▶ Challenges
1. In the passage on Canadian dividend stocks, what payout ratio should most sectors stay under for a high dividend to count as safe?
2. Do these statements agree with the passage on Canadian dividend stocks? For each, answer yes or no and quote the words of the passage that decide it.
(a) Enbridge yields about 6.5%.
(b) Ten or more years of consistent dividend payments is a bad sign.
(c) Payout ratio is the dividend divided by the share price.
3. Carry on the passage on Canadian dividend stocks, picking up after its final sentence.

▶ Passage given
══════════════════════════════
For income-focused investors near or in retirement: a 50%+ allocation to dividend stocks or dividend ETFs makes more sense — the predictability of cash flow serves a different purpose than maximum total return.
Either way, TFSA first for high-yielding Canadian holdings. Tax-free 5–6% income is genuinely the most underused tool in Canadian personal finance.
Read next
- Best Canadian dividend ETFs — ETF route
- Best Canadian dividend stocks — broader stock picks
- Best Canadian ETFs — broader portfolio context
- TFSA vs RRSP — which account for dividends
Frequently asked questions
Which Canadian stock has the highest dividend yield?
Among large-cap Canadian dividend stocks in 2026, BCE Inc. (T:BCE) typically trades at the highest yield, often 8%+ — though the high yield reflects share price decline and market concern about payout sustainability. Other consistently high-yielding names include Enbridge (~6.5%), Scotiabank (~6.5%), and TC Energy (~6.5%). Always check the payout ratio when yields exceed 7%.
What is a safe dividend yield in Canada?
Safe yields generally fall in the 3–6% range for established Canadian companies (banks, utilities, large caps). Yields 6–8% can be safe but require checking payout ratio (under 80% of earnings, or 90% for utilities/REITs). Yields above 8% often indicate market skepticism about dividend safety — check the payout ratio and recent earnings before assuming the dividend is stable.
Are high dividend stocks safe?
Not automatically. High yield can signal value (the market is undervaluing a strong dividend payer) or risk (the market expects a dividend cut). To assess safety: check payout ratio (under 75% for most sectors), check dividend history (10+ years of consistent payments is a good sign), and check free cash flow coverage (annual free cash flow should comfortably exceed annual dividends paid).
Should I hold high dividend stocks in a TFSA?
Yes, for tax efficiency. High-dividend Canadian stocks in a TFSA generate tax-free income — a 6% yield in a TFSA is a 6% net yield. In non-registered accounts, the Dividend Tax Credit reduces effective tax to about 15% in middle brackets, but TFSAs are still better when capacity allows. Avoid RRSPs for Canadian dividend stocks — the credit is lost.
What's the difference between dividend yield and payout ratio?
Dividend yield is the annual dividend per share divided by the share price (e.g., $4 annual dividend on a $100 stock = 4% yield). Payout ratio is the dividend divided by earnings (e.g., $4 dividend on $5 earnings per share = 80% payout ratio). High yield with low payout ratio = sustainable income. High yield with high payout ratio = potential cut risk.
══════════════════════════════
▶ Available data

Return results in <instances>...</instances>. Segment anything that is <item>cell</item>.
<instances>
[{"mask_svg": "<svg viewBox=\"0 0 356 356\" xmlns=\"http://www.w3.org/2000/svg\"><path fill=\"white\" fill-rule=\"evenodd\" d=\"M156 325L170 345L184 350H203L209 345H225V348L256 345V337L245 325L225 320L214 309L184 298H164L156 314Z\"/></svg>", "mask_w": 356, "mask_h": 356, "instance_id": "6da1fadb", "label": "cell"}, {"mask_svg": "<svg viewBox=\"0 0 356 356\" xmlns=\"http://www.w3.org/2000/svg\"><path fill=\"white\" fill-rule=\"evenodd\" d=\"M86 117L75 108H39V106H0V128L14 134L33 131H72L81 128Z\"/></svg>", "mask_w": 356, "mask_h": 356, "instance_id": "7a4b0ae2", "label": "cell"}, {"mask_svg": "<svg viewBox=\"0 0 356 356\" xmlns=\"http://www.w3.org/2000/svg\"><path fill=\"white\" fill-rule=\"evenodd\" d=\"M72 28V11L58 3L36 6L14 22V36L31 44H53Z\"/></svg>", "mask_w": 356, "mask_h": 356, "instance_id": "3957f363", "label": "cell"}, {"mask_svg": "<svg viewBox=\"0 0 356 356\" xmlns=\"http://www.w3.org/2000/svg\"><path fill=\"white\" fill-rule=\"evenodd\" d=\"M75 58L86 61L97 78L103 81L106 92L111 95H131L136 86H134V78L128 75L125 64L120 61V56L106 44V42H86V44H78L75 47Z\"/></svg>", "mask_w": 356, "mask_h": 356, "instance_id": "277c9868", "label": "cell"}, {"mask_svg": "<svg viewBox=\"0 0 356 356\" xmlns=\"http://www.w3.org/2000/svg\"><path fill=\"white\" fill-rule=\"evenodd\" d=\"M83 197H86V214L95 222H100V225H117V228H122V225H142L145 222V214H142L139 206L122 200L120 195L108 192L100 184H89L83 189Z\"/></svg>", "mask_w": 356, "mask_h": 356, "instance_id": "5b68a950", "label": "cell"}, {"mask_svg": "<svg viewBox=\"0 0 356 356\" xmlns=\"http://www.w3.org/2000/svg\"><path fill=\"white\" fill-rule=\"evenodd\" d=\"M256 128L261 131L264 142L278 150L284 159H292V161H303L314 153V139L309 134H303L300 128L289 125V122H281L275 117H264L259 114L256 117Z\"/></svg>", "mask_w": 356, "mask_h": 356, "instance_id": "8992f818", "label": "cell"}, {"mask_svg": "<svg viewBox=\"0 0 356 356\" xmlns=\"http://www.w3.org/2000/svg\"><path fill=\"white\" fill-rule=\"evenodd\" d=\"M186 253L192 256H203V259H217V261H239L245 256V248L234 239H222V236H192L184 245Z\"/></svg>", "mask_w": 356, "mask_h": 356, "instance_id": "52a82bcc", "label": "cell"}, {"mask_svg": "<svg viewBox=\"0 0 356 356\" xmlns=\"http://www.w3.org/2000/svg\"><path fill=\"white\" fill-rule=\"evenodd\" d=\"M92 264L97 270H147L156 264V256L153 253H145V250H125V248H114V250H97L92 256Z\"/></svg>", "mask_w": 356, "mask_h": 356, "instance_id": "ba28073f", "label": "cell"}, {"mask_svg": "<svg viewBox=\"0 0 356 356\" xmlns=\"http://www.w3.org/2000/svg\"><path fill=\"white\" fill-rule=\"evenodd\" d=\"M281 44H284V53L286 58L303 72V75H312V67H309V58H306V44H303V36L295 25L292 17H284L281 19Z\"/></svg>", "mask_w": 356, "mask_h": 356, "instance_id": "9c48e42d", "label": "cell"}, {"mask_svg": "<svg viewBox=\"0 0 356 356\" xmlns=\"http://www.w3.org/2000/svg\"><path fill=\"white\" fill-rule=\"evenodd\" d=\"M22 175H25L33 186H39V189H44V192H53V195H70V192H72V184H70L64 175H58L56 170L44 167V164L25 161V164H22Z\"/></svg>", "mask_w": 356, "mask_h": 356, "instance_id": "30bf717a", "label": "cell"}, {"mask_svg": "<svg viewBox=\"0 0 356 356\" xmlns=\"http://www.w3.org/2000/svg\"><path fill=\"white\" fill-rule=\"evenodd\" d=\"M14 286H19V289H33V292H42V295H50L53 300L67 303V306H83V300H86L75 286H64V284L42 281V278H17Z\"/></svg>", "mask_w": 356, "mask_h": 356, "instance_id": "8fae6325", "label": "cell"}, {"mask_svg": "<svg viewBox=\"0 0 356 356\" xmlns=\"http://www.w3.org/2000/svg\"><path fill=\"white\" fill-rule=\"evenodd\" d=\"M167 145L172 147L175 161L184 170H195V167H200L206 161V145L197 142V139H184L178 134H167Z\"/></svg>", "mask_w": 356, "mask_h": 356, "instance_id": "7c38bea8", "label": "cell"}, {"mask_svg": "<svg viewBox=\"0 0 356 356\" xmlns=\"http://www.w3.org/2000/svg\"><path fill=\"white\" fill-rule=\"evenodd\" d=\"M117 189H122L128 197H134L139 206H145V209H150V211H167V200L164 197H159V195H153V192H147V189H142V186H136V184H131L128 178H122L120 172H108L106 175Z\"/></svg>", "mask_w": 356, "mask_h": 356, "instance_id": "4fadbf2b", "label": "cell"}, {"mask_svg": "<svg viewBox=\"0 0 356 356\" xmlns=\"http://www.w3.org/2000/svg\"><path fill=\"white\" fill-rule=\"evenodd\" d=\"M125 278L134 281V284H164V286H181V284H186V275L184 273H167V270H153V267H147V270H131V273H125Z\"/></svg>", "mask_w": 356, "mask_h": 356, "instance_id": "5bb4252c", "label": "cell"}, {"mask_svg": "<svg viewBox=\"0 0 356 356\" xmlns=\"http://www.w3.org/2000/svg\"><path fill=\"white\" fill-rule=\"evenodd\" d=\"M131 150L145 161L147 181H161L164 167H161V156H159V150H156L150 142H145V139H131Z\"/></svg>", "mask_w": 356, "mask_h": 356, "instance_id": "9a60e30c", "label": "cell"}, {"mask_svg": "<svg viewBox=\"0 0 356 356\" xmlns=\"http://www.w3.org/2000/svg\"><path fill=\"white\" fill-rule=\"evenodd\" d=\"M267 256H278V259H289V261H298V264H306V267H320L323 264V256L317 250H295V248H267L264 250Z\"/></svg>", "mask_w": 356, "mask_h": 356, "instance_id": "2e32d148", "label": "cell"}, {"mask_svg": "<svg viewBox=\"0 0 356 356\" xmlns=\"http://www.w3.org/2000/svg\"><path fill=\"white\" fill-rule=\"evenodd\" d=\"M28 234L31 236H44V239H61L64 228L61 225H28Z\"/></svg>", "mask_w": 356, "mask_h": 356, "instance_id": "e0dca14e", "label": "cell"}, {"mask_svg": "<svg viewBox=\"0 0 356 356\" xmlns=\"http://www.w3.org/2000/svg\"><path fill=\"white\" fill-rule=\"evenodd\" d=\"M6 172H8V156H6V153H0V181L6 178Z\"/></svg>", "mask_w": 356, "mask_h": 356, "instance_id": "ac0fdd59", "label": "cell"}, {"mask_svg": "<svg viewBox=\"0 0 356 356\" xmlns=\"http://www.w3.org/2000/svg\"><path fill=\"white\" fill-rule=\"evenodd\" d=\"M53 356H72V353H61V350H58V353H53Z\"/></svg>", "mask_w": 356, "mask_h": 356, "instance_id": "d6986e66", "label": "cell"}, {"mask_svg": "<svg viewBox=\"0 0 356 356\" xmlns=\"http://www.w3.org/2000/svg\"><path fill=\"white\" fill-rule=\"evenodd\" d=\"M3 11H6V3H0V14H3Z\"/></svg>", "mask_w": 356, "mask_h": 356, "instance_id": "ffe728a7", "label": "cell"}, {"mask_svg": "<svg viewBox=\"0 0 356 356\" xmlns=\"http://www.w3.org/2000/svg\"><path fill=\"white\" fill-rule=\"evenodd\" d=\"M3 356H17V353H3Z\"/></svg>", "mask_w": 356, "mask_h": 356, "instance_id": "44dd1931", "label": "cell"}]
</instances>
══════════════════════════════
▶ Exercise responses
1. Under 75%.

2.
(a) Yes: "Enbridge (~6.5%)"
(b) No: "10+ years of consistent payments is a good sign"
(c) No: "Payout ratio is the dividend divided by earnings"

3.
Are Canadian banks high dividend stocks?
Yes. The Big 5 Canadian banks (RY, TD, BMO, BNS, CM) and National Bank typically yield 4–7%. They have paid dividends for 100+ years and have raised them in 80%+ of years. Among them, BNS often has the highest yield (~6.5%) because of slower growth concerns; RY and TD are usually preferred for stability.
Is Enbridge a good high dividend stock?
Enbridge (T:ENB) is one of the most popular Canadian dividend stocks with ~6.5% yield and 28+ consecutive years of dividend increases. Its long-term contracted pipeline revenue makes the dividend more predictable than commodity-exposed energy stocks. Long-term risk is energy transition (declining fossil fuel demand), but most analysts view 5–10 year safety as high.
Are REITs high dividend stocks?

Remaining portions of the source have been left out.